Since its inception in 2005, the PPF has been a welcome safety net for employees whose company pension scheme is in deficit and the sponsoring employer is on the verge of insolvency. The PPF’s major challenge has been preventing employers from deliberately engineering or recklessly creating such deficits in the pension scheme (to the benefit of other creditors) in the expectation that the PPF will simply pick up those liabilities without question. As the world of restructuring and insolvency continues to evolve in a challenging economic climate, the PFF has recently refreshed both its general guidance for restructuring and insolvency professionals and its (shorter) booklet on the PPF’s approach to employer restructuring.
This latest guidance sets out the key principles the PPF will consider in order to determine the eligibility for a scheme to enter the PPF on a restructuring plan, which has come under close scrutiny following the PPF’s role in the recent high-profile restructurings of Kodak, Monarch and Halcrow as well as the PPF’s criticism of the government’s proposals for the British Steel Pension Scheme. It is also a clear reminder to the industry that the PPF is not obligated to consider a restructuring proposal and will only do so if its key principles are met.

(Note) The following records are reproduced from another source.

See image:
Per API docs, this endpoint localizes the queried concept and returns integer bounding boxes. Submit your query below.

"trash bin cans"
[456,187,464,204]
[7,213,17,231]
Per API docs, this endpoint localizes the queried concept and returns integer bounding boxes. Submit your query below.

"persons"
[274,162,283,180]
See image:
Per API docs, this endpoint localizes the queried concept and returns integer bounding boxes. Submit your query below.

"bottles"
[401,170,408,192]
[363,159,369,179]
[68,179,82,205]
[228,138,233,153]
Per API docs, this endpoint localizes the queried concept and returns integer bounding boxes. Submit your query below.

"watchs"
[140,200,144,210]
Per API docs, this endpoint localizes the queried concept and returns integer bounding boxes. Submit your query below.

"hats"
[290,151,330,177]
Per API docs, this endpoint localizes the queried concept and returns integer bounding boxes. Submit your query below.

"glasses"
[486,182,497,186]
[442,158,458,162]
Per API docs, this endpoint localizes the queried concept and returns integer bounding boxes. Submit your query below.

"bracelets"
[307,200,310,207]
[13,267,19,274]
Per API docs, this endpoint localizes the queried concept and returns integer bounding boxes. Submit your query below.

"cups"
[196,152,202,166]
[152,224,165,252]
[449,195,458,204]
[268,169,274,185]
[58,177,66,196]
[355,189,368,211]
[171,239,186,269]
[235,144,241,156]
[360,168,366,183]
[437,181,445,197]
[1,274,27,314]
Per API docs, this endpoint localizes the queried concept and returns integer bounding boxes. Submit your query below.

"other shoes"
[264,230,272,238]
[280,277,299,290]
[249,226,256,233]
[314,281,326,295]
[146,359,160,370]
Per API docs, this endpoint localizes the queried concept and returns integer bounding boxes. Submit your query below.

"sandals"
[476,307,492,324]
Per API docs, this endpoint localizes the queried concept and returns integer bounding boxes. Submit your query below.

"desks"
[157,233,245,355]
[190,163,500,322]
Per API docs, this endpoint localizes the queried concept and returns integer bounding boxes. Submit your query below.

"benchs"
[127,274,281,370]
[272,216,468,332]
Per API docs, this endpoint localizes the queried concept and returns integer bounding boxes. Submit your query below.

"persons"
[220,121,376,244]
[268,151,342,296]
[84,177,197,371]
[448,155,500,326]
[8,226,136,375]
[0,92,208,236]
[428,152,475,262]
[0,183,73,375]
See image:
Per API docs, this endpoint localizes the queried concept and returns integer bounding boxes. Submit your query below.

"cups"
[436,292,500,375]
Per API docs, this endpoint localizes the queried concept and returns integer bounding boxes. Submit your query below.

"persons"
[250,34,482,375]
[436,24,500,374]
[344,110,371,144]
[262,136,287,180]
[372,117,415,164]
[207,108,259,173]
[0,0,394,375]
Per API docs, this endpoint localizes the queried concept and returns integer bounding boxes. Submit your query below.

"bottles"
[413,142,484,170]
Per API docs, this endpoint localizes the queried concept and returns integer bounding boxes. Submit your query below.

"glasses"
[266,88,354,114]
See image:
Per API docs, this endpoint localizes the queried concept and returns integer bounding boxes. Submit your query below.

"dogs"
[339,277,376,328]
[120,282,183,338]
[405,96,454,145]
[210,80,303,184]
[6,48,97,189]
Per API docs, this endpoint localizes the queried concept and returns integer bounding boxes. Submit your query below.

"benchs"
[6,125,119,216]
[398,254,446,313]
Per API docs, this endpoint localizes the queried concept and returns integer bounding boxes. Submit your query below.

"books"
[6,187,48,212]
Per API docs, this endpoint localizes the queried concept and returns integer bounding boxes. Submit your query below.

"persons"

The PPF’s key principles to consider are:
- inevitability: the insolvency of the company must be inevitable (i.e. the employer will shortly become insolvent if a restructuring cannot take place);
- a significantly better outcome: the scheme will receive money or assets which are significantly better than it would have received otherwise through the ordinary insolvency of the employer;
- fairness: the offer to the pension scheme is fair in the light of what other creditors and shareholders will receive as part of the restructuring proposal. The example given in the guidance is that of an insolvent employer with £100m of bank debt and a £100m pension scheme deficit who offers the PPF £1m to take on the scheme. If the PPF takes on the pension scheme, the employer continues trading and the bank debt is more likely to be repaid, rather than being impaired in an insolvency process. If a similar situation were to happen, the PPF may seek to negotiate a contribution agreement with the bank reflecting the benefit to the bank of their enhanced chance of recovery;
- equity: the PPF will seek at least 10% equity in the restructured company for the scheme if future shareholders are not currently involved in the company (i.e. there is a third party acquisition of the business). If the current shareholders will continue to be involved in the company a 33% equity stake will be sought;
- the Pensions Regulator: the PPF will liaise with the Regulator to establish if a contribution notice or financial support direction from the Regulator would put the scheme in a better position than if it were adopted by the PPF;
- Regulated Apportionment Arrangements (“RAA”): on the rare occasion that an RAA is proposed, draft clearance must have been submitted to and considered by the Regulator;
- bank fees: such fees must be deemed reasonable by the PPF where the deal involves refinancing; and
- costs: the party seeking the restructuring pays the costs incurred by the PPF and the trustees in delivering the restructuring proposal (including legal fees and TUPE liabilities). The PPF provides standard form documents which it will expect to be used in deals.
Restructuring professionals seeking to ensure a smooth entry for an employer’s scheme into the PPF should take note of the criteria under which the PPF will take on a scheme and draft proposals accordingly. The overarching principle is that, in order for the PPF to participate, the employer’s pension scheme must be better off than it would be if the business was simply left to fail. The proposals must also carefully consider the risk of contribution notices and/or financial support directions being imposed by the Regulator.